Why Is Parallel Programming So Hard
Most people first learn how to program serially. Later they learn about multitasking and threading. But with the advent of multicore processors, most programmers are still pretty intimidated by the prospect of true parallel programming.
To help serial programmers make the transition to parallel, we talked to distinguished IBM engineer Paul E. McKenney. (McKenney maintains RCU in the Linux kernel and has written the detailed guidebook Is Parallel Programming Hard, And, If So, What Can You Do About It? ) Here’s what he had to say.
Q: What makes parallel programming harder than serial programming? How much of this is simply a new mindset one has to adopt?
McKenney: Strange though it may seem, although parallel programming is indeed harder than sequential programming, it is not that much harder. Perhaps the people complaining about parallel programming have forgotten about parallelism in everyday life: Drivers deal naturally with many other cars; sports team members deal with other players, referees and sometimes spectators; and schoolteachers deal with large numbers of (sometimes unruly) children. It is not parallel programming that is hard, but rather programming itself.

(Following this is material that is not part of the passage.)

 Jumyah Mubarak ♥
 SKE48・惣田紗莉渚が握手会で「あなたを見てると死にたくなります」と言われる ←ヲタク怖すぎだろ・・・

Nevertheless, parallelism can pose difficult problems for longtime sequential programmers, just as Git can be for longtime users of revision control systems. These problems include design and coding habits that are inappropriate for parallel programming, but also sequential APIs that are problematic for parallel programs.
This turns out to be a problem both in theory and practice. For example, consider a collection API whose addition and deletion primitives return the exact number of items in the collection. This has simple and efficient sequential implementations but is problematic in parallel. In contrast, addition and deletion primitives that do not return the exact number of items in the set have simple and efficient parallel implementations.
As a result, much of the difficulty in moving from sequential to parallel programming is in fact adopting a new mindset. After all, if parallel programming really is mind-crushingly difficult, why are there so many successful parallel open-source projects?
Q: What does a serial programmer have to rethink when approaching parallel programming? Enterprise programmers know how to multitask and thread, but most don’t have a clue how to tap into the power of multicore/parallel programming.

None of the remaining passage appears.